Archive for the ‘Apple 1’ Category

Mimeo’s back in stock

Monday, February 24th, 2014

Will be picking up the latest batch of Mimeos from the PCB fabricator this week (probably tomorrow). No changes from last batch.

At this point, I think I have some stock of all the PCBs that I have made since I started on this retro computer hobby.

Send an email if you have any questions or interest.

Kit and PCB status update and a question

Saturday, February 1st, 2014
  • Coming for VCF east – SWYFT card reproduction kits – special introductory price if you join my SWYFT Card soldering Workshop – $40, drop me an email to register. Part of the proceeds goes to help support MARCH. After VCF east, price goes to $50.
  • Mimeo’s – out of stock – expect to have new batch around end of February
  • Datanetics PCBs – 1 left – rerun timing TBD
  • Brain Boards – 9 left – Note that I’m going to try move the remaining Brain Board kits over the next few months. I might even list them on ebay, to clear them out. If you want one, time to get it, is now. A rerun is not likely to be in the “cards”. I have a vague idea for an enhanced firmware board that may or may not get traction someday in the future.
  • SUPERPROTO kits – 8 left – rerun TBD – these are slow sellers and I haven’t actually made any money on these. However, I find them useful for my own purposes, so I might do another run (someday).
  • ACI kits – plentiful (currently I’m running low on PROMs, but expect I’ll be able to find another batch without too much trouble)
  • PS/2 keyboard adapter kits – plentiful
  • A2 rev 0 – ample supply
  • SCELBI 8H – I have less than 10 8H board sets remaining. I’ll make extra SRAM PCBs, when needed. Front Panels are in limited supply (less than 15, I think). TTY boards are plentiful
  • Now for the question – should I call my Apple II rev 0 reproductions Mimeo IIs, even though they came first?

    Rev 0 Repro Progress and Retro Workshop Update

    Saturday, November 30th, 2013

    Apple II rev 0 Progress
    My revision of my original reproduction, the Apple rev 0, is coming along. This morning, I did an extensive design review of the 35th revision, and only found 3 things that needed “fixing”. I’ll probably repeat the effort tomorrow on revision 36. Hopefully that review passes cleanly. If so, I’ll get quotes, pick a vendor and kick off board fabrication next week.

    Projects in the Lab
    Like usual I have a lot of other projects in progress. Some have been in progress for while, others not. Here is a snapshot of my workshop. It keeps getting more crowded as time goes on.
──────
- **Given task 1**
Translate this sentence from the retro computer kit update into Spanish: "At this point, I think I have some stock of all the PCBs that I have made since I started on this retro computer hobby."
- **Given task 2**
Locate each line in the records that contains the word "hair", and copy those lines.

- **Entries**
──────
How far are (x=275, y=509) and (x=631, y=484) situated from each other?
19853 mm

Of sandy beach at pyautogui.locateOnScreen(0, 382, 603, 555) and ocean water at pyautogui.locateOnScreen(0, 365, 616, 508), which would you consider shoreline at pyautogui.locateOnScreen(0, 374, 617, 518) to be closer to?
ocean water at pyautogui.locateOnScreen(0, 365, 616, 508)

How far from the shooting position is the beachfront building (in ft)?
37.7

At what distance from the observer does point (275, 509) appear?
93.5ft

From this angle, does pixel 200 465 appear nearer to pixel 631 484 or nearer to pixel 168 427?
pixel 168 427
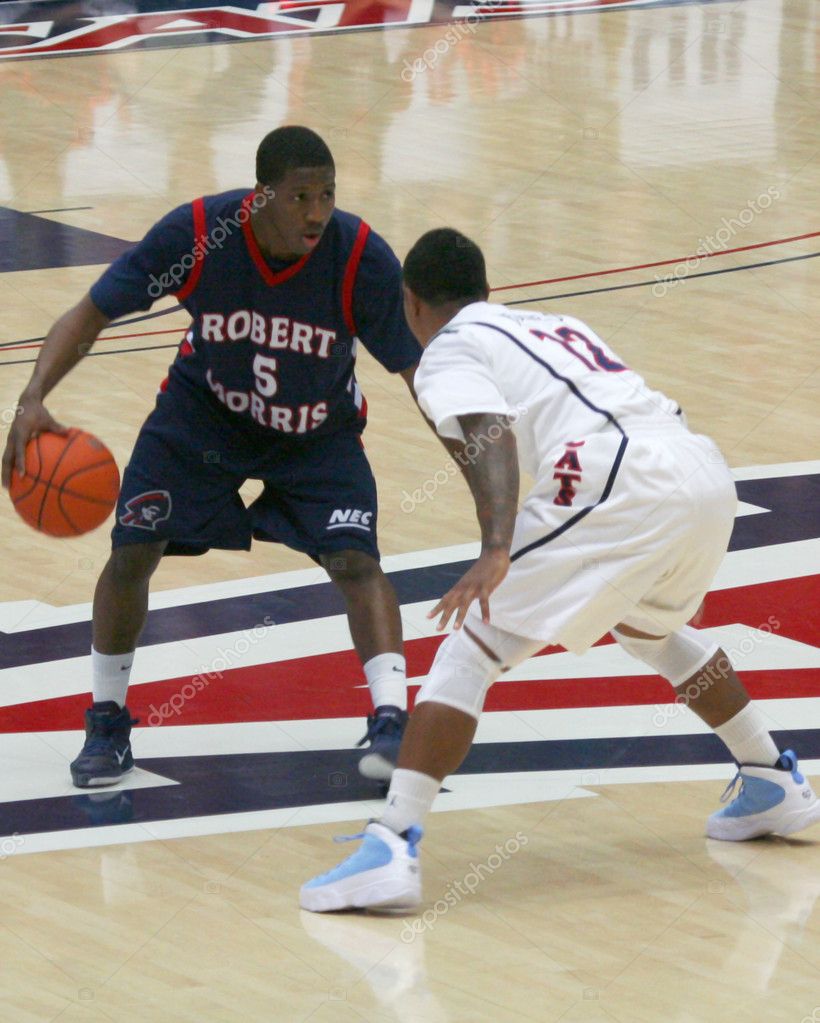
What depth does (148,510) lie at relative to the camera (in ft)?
16.9

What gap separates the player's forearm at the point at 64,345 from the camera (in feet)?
16.3

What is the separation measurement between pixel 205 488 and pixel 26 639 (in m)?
1.27

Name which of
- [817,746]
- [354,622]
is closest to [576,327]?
[354,622]

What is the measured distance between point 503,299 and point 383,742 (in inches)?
216

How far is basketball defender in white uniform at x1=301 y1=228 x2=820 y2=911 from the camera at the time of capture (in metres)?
4.22

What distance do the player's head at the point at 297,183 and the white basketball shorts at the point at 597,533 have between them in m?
0.96

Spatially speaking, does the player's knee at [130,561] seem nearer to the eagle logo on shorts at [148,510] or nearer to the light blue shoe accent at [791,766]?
the eagle logo on shorts at [148,510]

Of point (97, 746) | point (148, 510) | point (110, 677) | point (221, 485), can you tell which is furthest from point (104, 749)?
point (221, 485)

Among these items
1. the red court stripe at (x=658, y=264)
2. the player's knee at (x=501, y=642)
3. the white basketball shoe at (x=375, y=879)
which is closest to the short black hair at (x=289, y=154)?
the player's knee at (x=501, y=642)

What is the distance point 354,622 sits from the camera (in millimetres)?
5188

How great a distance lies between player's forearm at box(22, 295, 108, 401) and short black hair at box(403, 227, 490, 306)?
3.25 feet
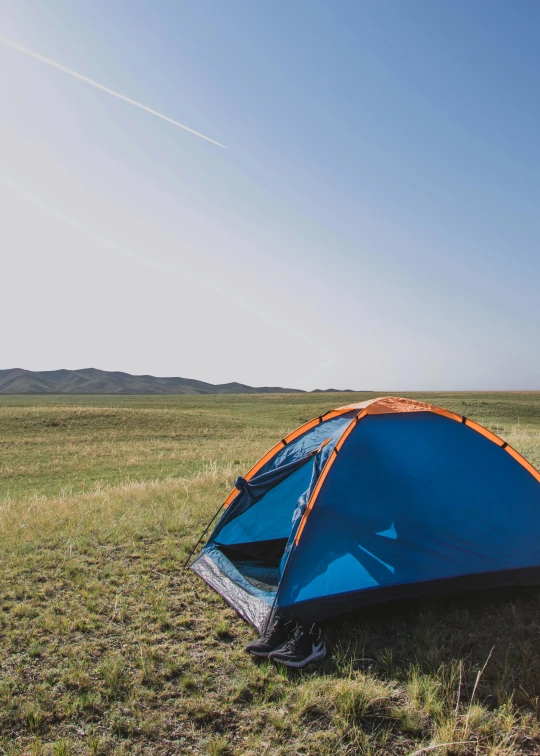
──────
- **Final result 1**
En este momento, creo que tengo algo de existencias de todas las PCB que he fabricado desde que empecé con este pasatiempo de las computadoras retro.

- **Final result 2**
which is closest to the short black hair at (x=289, y=154)?
How great a distance lies between player's forearm at box(22, 295, 108, 401) and short black hair at box(403, 227, 490, 306)?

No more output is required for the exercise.